— Молодой, красивый, благородный, с большими карими глазами, которые сияли, когда он говорил о своей мечте построить Королевство для всех. Лохра и я заинтересовались им, но, увы, он уже был занят, — Менадион покачала головой с сожалением.
— Увы, — эхом повторила Тирис, её голос сочился насмешкой и сарказмом.
— Иногда выигрываешь, иногда проигрываешь, — пожала плечами Менадион, полностью упустив смысл слов Хранительницы.
— Ма... Менадион! — томный тон, с которым Рифа говорила о Первом Короле, прозвучал для Солус как предательство. Пусть её отец тогда даже не был рождён, для неё это всё равно было оскорблением памяти Трейна.
— Что? — в замешательстве спросила Менадион.
— Когда Валерон вёл своих людей в бой, крестьяне, ремесленники и торговцы превращались в бешеную орду демонов, сражавшихся ожесточённее любого раба или наёмника.
— Как только к нему присоединились настоящие солдаты и рыцари, услышавшие о его репутации, победа стала не просто возможной — она стала неизбежной. Дальше всё — история. Он завоевал земли вплоть до моих владений, сделал пятьдесят второе предложение, и я согласилась.
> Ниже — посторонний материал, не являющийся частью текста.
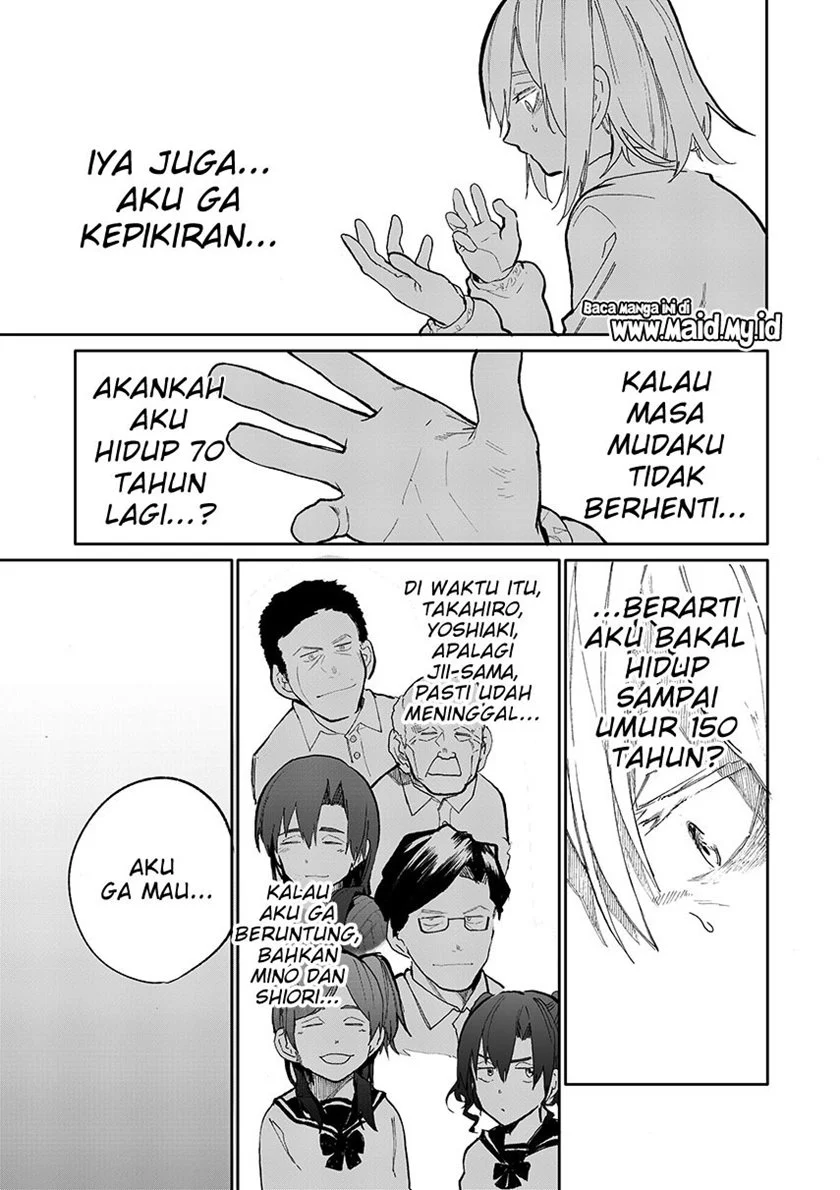 Chapter 49 - halaman 6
— А затем он вернулся и построил наш дом там, где мы впервые встретились.
Все женщины в комнате протянули умильное «ах» и вздохнули, как печь. Даже Камила.
— Я вообще-то здесь, — ворчание Лита вывело её из грёз.
Когда она посмотрела на мужа, в его глазах читалось разочарование, а холод в голосе мог бы заморозить весь Королевский Дворец много раз подряд.
— Прости! Клянусь, я совсем не такая, как она! — Камила указала на Менадион, надеясь, что это поможет.
— Эй! Как я уже сказала, всё это было за сотни лет до рождения Трейна! — вмешалась Рифа, но Камила проигнорировала её и продолжила:
— Я не влюблена в Валерона Первого. Я просто считаю его историю и поступки невероятно романтичными.
— Понятно, — кивнул Лит, и Камила с облегчением вздохнула. — Значит, наша история и всё, что сделал я, не романтично. Принято к сведению.
— Я не это имела в виду, — Камила судорожно сглотнула, видя, как его взгляд скользит от неё к Тирис и обратно, и он качает головой.
[Я мог бы сказать, что сделал бы то же самое, если бы ты была как Тирис, но это было бы мелочно и жестоко], — подумал он. — [Я хочу, чтобы она загладила свою вину, а не разрушил наш брак.]
[Хвала Богам, что он не сказал что-то вроде: «Валерон сделал это, потому что Тирис этого достойна, а ты — нет». Я бы от этого удара не оправилась.] — подумала Камила. — [А ведь именно это я сейчас и сделала, сравнив его с Валероном. Боги, какая же я глупая.]
[Хвала Богам, что я одна,] — подумала Солус, заметив панику на лицах остальных.
— Дорогой, пожалуйста, не рассказывай отцу эту историю, — Элина взяла его за руку. — Если он услышит это от тебя, это убьёт его. Я знаю, я поступила глупо, и должна сказать ему сама.
— Не волнуйся, мам. Я знаю, что у тебя не было злого умысла. Нет смысла портить тебе отпуск. Подождём до возвращения, — ответил Лит с тёплой улыбкой, развеявшей холод его прежнего тона.
— А как же я? — спросила Рена.
— Мама — чистая душа, — фыркнул Лит. — А вот о тебе я всё непременно расскажу Сентону, как только мы вернёмся в гостиницу. Уверен, он с радостью узнает, как мать его детей вздыхает по другому мужчине.
В последовавшем хаосе Элина тихо хихикнула, а королева поблагодарила богов за отсутствие зеркал наблюдения в покоях Валерона.
[Если я расскажу Мерону, он может меня не простить. Но если не расскажу — буду чувствовать вину каждый раз, когда он скажет или сделает для меня что-то хорошее. Как ни поступи, всё равно плохо], — подумала она.